I have a large family (grandparents, parents, 8 siblings, aunts, uncles and innumerable cousins). We are also a close-knit family and have done things together over the years. While we have fought and had hurt feelings like any other family, I have never doubted that when I was in trouble any one (or all) of them would come to my aid. They have proved this over the years in my deepest darkness and most stressful situations.
When I was in an abusive marriage my grandmother and mother started kidnapping me for a girls afternoon out. This weekly outing allowed me to rediscover my worth and extricate myself out of the abuse. These adventures have also become treasured memories of time spent with my grandmother before she passed away.
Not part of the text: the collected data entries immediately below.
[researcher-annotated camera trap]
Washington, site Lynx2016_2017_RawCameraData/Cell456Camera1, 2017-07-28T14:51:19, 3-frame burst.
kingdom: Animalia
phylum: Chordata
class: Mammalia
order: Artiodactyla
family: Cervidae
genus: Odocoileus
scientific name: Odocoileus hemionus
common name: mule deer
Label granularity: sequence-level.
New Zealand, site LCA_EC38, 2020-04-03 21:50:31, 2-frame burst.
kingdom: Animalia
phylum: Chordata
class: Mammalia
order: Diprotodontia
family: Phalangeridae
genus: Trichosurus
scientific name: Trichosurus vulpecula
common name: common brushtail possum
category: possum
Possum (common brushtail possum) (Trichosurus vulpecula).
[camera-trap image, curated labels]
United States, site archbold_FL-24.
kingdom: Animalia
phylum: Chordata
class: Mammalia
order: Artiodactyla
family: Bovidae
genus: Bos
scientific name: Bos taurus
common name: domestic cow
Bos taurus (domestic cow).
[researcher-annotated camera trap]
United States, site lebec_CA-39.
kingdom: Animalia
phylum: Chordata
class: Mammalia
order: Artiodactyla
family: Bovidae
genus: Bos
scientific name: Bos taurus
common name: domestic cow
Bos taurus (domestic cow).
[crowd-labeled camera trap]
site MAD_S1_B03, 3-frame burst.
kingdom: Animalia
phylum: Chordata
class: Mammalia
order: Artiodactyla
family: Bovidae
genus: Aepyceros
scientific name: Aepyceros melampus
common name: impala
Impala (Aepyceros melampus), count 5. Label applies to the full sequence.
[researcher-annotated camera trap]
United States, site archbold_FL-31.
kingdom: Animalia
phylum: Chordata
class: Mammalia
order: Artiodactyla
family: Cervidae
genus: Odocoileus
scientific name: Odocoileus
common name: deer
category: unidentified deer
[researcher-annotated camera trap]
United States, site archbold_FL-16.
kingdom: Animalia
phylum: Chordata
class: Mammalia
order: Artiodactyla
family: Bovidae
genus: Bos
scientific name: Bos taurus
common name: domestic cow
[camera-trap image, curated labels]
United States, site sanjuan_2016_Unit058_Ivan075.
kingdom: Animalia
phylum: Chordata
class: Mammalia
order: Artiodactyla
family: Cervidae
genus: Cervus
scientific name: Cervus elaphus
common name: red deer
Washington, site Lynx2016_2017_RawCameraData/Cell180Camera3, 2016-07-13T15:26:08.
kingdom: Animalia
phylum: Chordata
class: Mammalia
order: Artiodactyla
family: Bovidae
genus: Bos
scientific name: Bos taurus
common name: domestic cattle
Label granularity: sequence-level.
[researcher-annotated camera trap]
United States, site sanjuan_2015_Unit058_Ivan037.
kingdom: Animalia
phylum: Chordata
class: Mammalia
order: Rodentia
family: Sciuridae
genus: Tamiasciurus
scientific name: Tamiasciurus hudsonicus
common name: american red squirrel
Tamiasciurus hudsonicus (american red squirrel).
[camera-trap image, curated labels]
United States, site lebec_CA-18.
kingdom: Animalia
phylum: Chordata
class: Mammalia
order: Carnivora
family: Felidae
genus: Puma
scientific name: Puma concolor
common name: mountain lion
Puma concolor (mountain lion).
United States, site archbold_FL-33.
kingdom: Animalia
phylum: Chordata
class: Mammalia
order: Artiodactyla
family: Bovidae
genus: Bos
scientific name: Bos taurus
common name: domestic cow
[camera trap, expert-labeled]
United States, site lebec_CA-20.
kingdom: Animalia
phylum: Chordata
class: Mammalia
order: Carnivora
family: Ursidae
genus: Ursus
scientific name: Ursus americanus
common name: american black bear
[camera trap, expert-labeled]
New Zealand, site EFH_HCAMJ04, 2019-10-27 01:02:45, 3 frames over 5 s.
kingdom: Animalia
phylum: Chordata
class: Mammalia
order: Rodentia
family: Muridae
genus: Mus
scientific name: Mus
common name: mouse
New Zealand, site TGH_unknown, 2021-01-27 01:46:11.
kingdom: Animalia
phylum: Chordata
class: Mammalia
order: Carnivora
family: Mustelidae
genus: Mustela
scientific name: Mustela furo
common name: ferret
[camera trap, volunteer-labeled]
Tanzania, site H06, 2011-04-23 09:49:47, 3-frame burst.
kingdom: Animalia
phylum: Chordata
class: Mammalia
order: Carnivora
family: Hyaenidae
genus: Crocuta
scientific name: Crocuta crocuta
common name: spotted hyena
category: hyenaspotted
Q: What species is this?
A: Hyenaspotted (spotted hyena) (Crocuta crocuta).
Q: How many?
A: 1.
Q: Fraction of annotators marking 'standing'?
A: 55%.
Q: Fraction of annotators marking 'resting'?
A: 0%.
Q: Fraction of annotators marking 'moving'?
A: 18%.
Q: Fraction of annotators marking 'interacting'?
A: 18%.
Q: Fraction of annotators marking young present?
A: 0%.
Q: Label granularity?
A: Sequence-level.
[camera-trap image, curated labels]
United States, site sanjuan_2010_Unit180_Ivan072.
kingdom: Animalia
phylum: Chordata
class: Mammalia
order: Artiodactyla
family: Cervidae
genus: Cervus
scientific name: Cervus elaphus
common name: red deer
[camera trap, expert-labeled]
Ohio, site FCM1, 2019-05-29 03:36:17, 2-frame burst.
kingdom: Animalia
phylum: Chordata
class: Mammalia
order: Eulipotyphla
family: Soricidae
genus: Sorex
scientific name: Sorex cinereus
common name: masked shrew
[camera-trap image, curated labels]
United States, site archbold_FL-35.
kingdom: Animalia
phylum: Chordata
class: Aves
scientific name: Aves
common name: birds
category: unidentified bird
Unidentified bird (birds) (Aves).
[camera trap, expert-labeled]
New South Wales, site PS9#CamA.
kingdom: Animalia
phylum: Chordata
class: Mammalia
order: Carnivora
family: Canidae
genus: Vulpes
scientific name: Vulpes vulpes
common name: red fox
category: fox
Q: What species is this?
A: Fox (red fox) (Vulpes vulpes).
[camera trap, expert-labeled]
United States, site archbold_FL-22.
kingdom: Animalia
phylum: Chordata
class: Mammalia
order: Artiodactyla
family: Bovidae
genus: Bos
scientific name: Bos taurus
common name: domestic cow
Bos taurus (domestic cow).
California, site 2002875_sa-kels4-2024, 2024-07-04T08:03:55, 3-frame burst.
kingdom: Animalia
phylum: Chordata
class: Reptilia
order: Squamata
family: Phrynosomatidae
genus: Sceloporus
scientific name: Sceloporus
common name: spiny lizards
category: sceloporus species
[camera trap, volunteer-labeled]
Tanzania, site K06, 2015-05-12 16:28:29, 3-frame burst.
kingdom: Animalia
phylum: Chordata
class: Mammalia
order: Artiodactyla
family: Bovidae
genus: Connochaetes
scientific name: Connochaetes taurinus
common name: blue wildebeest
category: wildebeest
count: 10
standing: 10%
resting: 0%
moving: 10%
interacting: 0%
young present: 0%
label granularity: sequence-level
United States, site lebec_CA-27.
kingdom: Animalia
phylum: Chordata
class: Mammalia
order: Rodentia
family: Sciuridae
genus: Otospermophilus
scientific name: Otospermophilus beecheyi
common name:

I have also had people pass through my life at just the right moment. Friends who have come into my life when I thought I was alone. While I may not stay in contact with them because our lives have gone in different paths, I will forever be grateful for their presence in my life.
Author’s Note: While I have been very lucky in the addiction department I know that there are many who have not been. If you are struggling, reach out for help. If no one seems to hear you, keep shouting until someone does. May God bless each of us in our struggles that we will have the energy to join the fight and take back our lives. And may the right people be in the right place and the right time.